*Data section*

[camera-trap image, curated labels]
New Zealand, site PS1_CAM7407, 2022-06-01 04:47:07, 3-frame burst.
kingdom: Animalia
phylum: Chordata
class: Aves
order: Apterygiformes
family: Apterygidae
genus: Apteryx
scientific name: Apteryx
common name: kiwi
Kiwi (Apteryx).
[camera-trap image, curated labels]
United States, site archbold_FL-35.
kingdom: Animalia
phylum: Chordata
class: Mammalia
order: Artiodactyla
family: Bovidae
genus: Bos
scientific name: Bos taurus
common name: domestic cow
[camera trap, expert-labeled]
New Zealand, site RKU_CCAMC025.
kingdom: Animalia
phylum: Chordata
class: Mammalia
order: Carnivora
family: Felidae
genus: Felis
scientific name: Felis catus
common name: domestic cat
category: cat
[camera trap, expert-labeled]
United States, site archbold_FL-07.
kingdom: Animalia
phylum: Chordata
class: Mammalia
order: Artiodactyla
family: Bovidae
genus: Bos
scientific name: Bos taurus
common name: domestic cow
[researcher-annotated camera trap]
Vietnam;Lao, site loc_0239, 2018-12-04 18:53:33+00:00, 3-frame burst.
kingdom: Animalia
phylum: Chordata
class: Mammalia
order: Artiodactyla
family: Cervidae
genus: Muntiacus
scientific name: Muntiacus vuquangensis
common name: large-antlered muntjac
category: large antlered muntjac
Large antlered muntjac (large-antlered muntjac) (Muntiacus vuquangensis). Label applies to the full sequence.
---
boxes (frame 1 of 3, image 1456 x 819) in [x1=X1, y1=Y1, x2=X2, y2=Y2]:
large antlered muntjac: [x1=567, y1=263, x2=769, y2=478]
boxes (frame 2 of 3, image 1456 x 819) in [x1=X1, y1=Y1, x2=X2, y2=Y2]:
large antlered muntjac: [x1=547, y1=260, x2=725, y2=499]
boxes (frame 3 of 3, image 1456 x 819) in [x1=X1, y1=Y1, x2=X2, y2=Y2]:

*Required work*
Set down the full listing. Keep every line exact.

*Exercise answer*
[camera-trap image, curated labels]
New Zealand, site PS1_CAM7407, 2022-06-01 04:47:07, 3-frame burst.
kingdom: Animalia
phylum: Chordata
class: Aves
order: Apterygiformes
family: Apterygidae
genus: Apteryx
scientific name: Apteryx
common name: kiwi
Kiwi (Apteryx).
[camera-trap image, curated labels]
United States, site archbold_FL-35.
kingdom: Animalia
phylum: Chordata
class: Mammalia
order: Artiodactyla
family: Bovidae
genus: Bos
scientific name: Bos taurus
common name: domestic cow
[camera trap, expert-labeled]
New Zealand, site RKU_CCAMC025.
kingdom: Animalia
phylum: Chordata
class: Mammalia
order: Carnivora
family: Felidae
genus: Felis
scientific name: Felis catus
common name: domestic cat
category: cat
[camera trap, expert-labeled]
United States, site archbold_FL-07.
kingdom: Animalia
phylum: Chordata
class: Mammalia
order: Artiodactyla
family: Bovidae
genus: Bos
scientific name: Bos taurus
common name: domestic cow
[researcher-annotated camera trap]
Vietnam;Lao, site loc_0239, 2018-12-04 18:53:33+00:00, 3-frame burst.
kingdom: Animalia
phylum: Chordata
class: Mammalia
order: Artiodactyla
family: Cervidae
genus: Muntiacus
scientific name: Muntiacus vuquangensis
common name: large-antlered muntjac
category: large antlered muntjac
Large antlered muntjac (large-antlered muntjac) (Muntiacus vuquangensis). Label applies to the full sequence.
---
boxes (frame 1 of 3, image 1456 x 819) in [x1=X1, y1=Y1, x2=X2, y2=Y2]:
large antlered muntjac: [x1=567, y1=263, x2=769, y2=478]
boxes (frame 2 of 3, image 1456 x 819) in [x1=X1, y1=Y1, x2=X2, y2=Y2]:
large antlered muntjac: [x1=547, y1=260, x2=725, y2=499]
boxes (frame 3 of 3, image 1456 x 819) in [x1=X1, y1=Y1, x2=X2, y2=Y2]:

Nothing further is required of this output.